**TEXT BLOCK**
— START —

Executed: Tue Oct 11 12:08:23 2016

Duration: 967 seconds.


In [1]:
sigma = 0.016

time_window =  30
time_step   =  5
time_start  = -900
time_stop   =  900
decimation  =  20
t0_vary = True

true_params = dict(
    tau = 60,          # time constant
    init_value = 0.3,  # initial value (for t < t0) 
    final_value = 0.8, # final value   (for t -> +inf)
    t0 = 0)            # time origin

num_sim_cycles = 1000
taus = (30, 60)

In [2]:
# Cell inserted during automated execution.
time_start = -900
num_sim_cycles = 1000
t0_vary = True
time_window = 180
taus = (30, 60, 120, 240)
decimation = 20
time_stop = 900
time_step = 10
true_params = {'init_value': 0.3, 't0': 0, 'tau': 60, 'final_value': 0.8}
sigma = 0.053

Notebook arguments

  • sigma (float): standard deviation of additive Gaussian noise to be simulated
  • time_window (float): seconds, integration window duration
  • time_step (float): seconds, time step for the moving integration window
  • time_start (float): seconds, start of time axis (kinetics starts at t = t0).
  • time_stop (float): seconds, stop of time axis (kinetics starts at t = t0).
  • t0_vary (bool): whether models should vary the curve origin (t0) during the fit
  • true_params (dict): parameters used to generate simulated kinetic curves
  • num_sim_cycles (int): number of times fit is repeated (Monte-Carlo)
  • taus (tuple): list of values for time-costant tau simulated during repeated fits (Monte-Carlo).

Simulated Kinetic Curve Fit

This notebook fits simulated exponential transients with additive Gaissian noise in order to study time-constant fitting accuracy. In particular we compare a simple exponential model with a more realistic model with integration window, checking the effect on the fit results.

You can either run this notebook directly, or run it through the master notebook for batch processing.

Imports


In [3]:
%matplotlib inline
import numpy as np
import lmfit
import pandas as pd
import matplotlib.pyplot as plt
import seaborn as sns

In [4]:
import models  # custom module


numpy: 1.11.2
numba: 0.28.1
lmfit: 0.9.5

Fitting models

Models used to fit the data.

— END —

**RECORDED DATA**
— START —

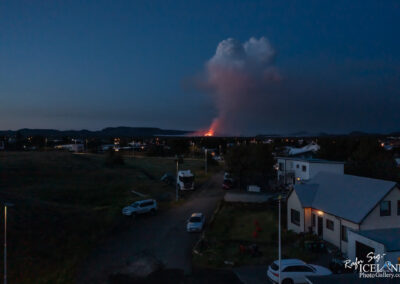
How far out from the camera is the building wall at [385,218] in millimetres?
17312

— END —

**DIRECTIVES**
A. Output the span of the kinetic curve fit notebook between "decimation = 20" and "stop of time axis (kinetics starts at t = t0).", inclusive, word for word.
B. Condense the paragraph of the kinetic curve fit notebook that opens with "This notebook fits simulated exponential transients" into one shorter sentence that keeps its main facts.
Rely only on the kinetic curve fit notebook when responding.

**TASK-BY-TASK ANSWERS**
A.
decimation = 20
time_stop = 900
time_step = 10
true_params = {'init_value': 0.3, 't0': 0, 'tau': 60, 'final_value': 0.8}
sigma = 0.053

Notebook arguments

  • sigma (float): standard deviation of additive Gaussian noise to be simulated
  • time_window (float): seconds, integration window duration
  • time_step (float): seconds, time step for the moving integration window
  • time_start (float): seconds, start of time axis (kinetics starts at t = t0).
  • time_stop (float): seconds, stop of time axis (kinetics starts at t = t0).

B. The notebook fits simulated exponential transients with additive noise to study time-constant fitting accuracy, comparing a simple exponential model with a more realistic integration-window model to see how it affects the fit results.